Maybe, Finally, Big Data That Event Organizers Can Use

by Michael Hart

Hard to believe now, but three years ago the cutting-edge technology that vendors were pitching at IAEE’s Expo! Expo! was the mobile app.

This year it was an Internet of Things phenomenon that could potentially have a real-world impact on the events industry: wearables–more specifically, beacons.

I know, I know. Beacons on the showfloor are not exactly new. Show organizers have been experimenting with them for the last couple years. However, organizers have also complained that it was difficult for them to understand how to use the data they accumulated in any kind of efficient way.

That’s what may have changed. At this year’s Expo! Expo! in Anaheim, vendors–old standbys and start-ups alike–were pitching demonstrations of how the data gathered could be sliced, diced and actually used. The conference component of the show included one session in which a show organizer was able to demonstrate how she managed to find meaning in the data that has befuddled so many who have gone before her.

That mobile show app, the one-time star of the show, has become ubiquitous, even if it hasn’t exactly lived up to its promise. Organizers feel like they can’t do without one, but the number of attendees who download it varies wildly from show to show. Even then, most attendees still simply use it to find the exhibitors they want to visit and the conference sessions they want to go to.

As a data collection device, the mobile app has been a disappointment, given that attendee use is iffy and the Bluetooth function has to be turned on–all in all, too much for an attendee to do to rely on.

Meanwhile, a beacon can simply be attached to a badge (with the attendee’s permission, of course). It can then track that attendee’s activities throughout the event, both on and off the showfloor.

Jean Heiss, the director of meetings and events for the Institute of Food Technologists (IFT), said in a session she led titled “Behavioral Data: The New Tradeshow Currency” (along with Terence Donnelly of Experient) that her association’s board knew it needed to make changes to its annual event, but it didn’t know exactly how. Mere assumptions weren’t good enough.

“We decided to pull back the rug and learn what the truth was about the show,” Heiss said.

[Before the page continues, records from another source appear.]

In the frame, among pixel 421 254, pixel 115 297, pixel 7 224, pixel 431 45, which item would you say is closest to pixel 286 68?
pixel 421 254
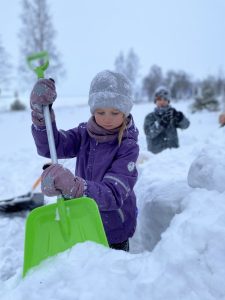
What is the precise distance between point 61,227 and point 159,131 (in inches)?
132

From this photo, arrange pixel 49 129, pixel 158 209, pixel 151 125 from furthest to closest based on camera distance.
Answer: pixel 151 125
pixel 158 209
pixel 49 129

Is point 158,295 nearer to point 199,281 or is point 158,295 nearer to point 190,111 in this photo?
point 199,281

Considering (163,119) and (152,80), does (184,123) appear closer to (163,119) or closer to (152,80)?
(163,119)

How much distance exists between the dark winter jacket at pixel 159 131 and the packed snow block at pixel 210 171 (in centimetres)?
252

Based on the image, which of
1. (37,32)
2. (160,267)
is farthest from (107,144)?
(37,32)

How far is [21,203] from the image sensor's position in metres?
4.25

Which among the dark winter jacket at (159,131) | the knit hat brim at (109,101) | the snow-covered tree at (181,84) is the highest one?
the knit hat brim at (109,101)

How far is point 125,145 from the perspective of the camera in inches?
79.8

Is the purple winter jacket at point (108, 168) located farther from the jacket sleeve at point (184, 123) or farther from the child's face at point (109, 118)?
the jacket sleeve at point (184, 123)

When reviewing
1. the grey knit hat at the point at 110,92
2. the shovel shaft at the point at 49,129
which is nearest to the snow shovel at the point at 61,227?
the shovel shaft at the point at 49,129

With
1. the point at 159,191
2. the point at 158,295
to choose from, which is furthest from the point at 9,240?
the point at 158,295

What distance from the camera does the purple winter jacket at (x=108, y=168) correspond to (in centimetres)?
186

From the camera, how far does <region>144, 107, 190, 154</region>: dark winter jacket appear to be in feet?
16.0

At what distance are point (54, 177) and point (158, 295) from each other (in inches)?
26.5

Employing beacon technology at the IFT annual event in Chicago this year, among the things she learned was:

  • “Dwell time,” the amount of time attendees were spending in specific booths, information she could share with exhibitors, knowing that the longer the duration of a visit, the more likely a purchase is.
  • Behaviors, not just demographics. For instance, the data indicated that first-time attendees tended to wander about the event with what appeared to be little planning. “We could see they were kind of lost,” she said. That told Heiss she needed to do a better job in the future with first-timer orientation.
  • Solid information on how few people attended legacy components of the event, like an annual awards ceremony. “There was a lot of emotion on the board tied up with that,” Heiss said. So, hard numbers made it easier for them to make decisions about its future.
  • Information on how much time some attendees spent in lounge areas, indicating some of them–who may have, for instance, remained at the same table for three or four hours–were suitcasing.

Heiss plans to employ the technology again next year when the show rotates to Las Vegas, where its international attendance typically picks up, presumably because those attendees enjoy the city. The question she hopes beacon technology answers is: Do those international attendees really attend the show, or do they spend most of their time in the casino?

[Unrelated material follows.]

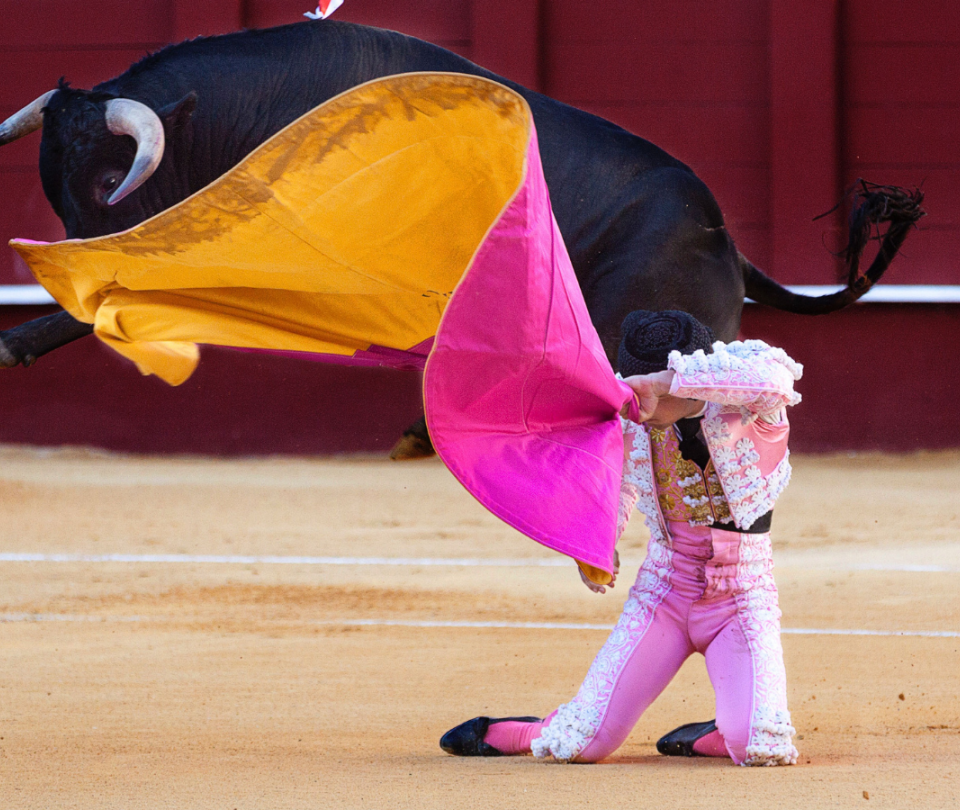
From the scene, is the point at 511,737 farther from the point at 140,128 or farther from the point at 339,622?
the point at 140,128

The technology can also identify the “power” attendees, those who attend the most conference sessions and spend the most time engaged with exhibitors, information that can be used in the future as marketers encourage them to “tell their friends.”

One caveat to beacon technology: Nearly unanimous attendee buy-in is required. Otherwise, a sufficient amount of actionable data is not possible. The upside there is that privacy is no longer quite the issue it was a few years ago. People–not only on the showfloor, but in the larger society–want to receive messages that are personalized and they’re beginning to understand they won’t get those messages unless they supply some information about themselves.

Most attendees at Expo! Expo! agreed to have a beacon attached to their badges. In exchange, they will receive a report on their own activities during the show.

Beacons and behavioral data were certainly this year’s “pet” technology. It remains to be seen how long it sticks around.